Barney then makes a statement that shows the real implications of the Deut. 13 test for appreciating Joseph Smith:

It is one thing today for scholars to identify the persistence of ancient Hebrew pluralism and to write papers and books on the subject (each building on the work of earlier scholars). It is quite another thing for Joseph Smith to have made these claims, against his own earlier pietistic perceptions of monotheism and without any discernible support from the learned of the day, and to have committed the Church to this position as a principle of doctrine. That no scholar ever did... That Joseph should have articulated these ideas so well and so forcefully in the middle of the nineteenth century is, in my view, nothing short of remarkable.
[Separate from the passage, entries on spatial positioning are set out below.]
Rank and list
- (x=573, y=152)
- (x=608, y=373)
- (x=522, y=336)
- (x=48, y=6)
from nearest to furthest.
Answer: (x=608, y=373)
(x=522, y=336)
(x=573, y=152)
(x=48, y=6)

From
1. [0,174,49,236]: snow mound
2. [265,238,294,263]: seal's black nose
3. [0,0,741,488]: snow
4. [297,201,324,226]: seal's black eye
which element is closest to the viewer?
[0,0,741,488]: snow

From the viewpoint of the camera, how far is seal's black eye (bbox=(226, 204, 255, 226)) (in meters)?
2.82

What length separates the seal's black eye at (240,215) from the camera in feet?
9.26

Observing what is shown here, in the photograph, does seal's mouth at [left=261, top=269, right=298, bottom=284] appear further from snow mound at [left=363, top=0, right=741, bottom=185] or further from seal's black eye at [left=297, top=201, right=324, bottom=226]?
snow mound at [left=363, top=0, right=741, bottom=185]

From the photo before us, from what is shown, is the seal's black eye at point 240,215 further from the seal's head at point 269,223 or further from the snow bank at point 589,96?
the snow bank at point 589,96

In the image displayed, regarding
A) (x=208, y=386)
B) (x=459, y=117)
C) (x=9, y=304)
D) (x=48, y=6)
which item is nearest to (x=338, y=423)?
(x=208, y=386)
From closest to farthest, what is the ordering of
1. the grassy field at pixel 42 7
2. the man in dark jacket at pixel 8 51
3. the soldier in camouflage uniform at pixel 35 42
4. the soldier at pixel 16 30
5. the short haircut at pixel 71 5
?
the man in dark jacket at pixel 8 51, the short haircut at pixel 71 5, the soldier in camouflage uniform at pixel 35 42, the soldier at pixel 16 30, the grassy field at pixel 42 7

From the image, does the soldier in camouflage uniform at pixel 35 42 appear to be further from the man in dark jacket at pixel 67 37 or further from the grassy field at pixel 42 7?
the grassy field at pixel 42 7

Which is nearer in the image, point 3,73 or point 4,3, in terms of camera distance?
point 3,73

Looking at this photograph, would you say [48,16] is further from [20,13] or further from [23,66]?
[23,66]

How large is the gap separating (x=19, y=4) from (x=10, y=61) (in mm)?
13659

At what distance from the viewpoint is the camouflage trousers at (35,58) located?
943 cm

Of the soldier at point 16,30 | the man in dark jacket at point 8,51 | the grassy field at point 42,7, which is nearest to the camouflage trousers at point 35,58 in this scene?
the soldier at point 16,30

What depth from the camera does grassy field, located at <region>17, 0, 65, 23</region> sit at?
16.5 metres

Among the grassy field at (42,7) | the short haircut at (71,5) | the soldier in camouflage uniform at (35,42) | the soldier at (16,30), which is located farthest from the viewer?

The implication of the discoveries of recent scholarship is that if the test in Deuteronomy 13 calls for considering a true prophet against the understanding of God had by the ancient Israelites then it turns out that this particular test provides a profound endorsement of Joseph Smith’s prophetic claims. It shows Joseph Smith accomplishing something that “no other man did.” It also illustrates the process by which a prophets persecutors “shall stumble and shall not prevail” and how the word given by the prophets is strengthened. It shows how Joseph helps us understand scripture. Rather than decisively failing one test, this incident shows Joseph Smith fully passing that test, and at least three others.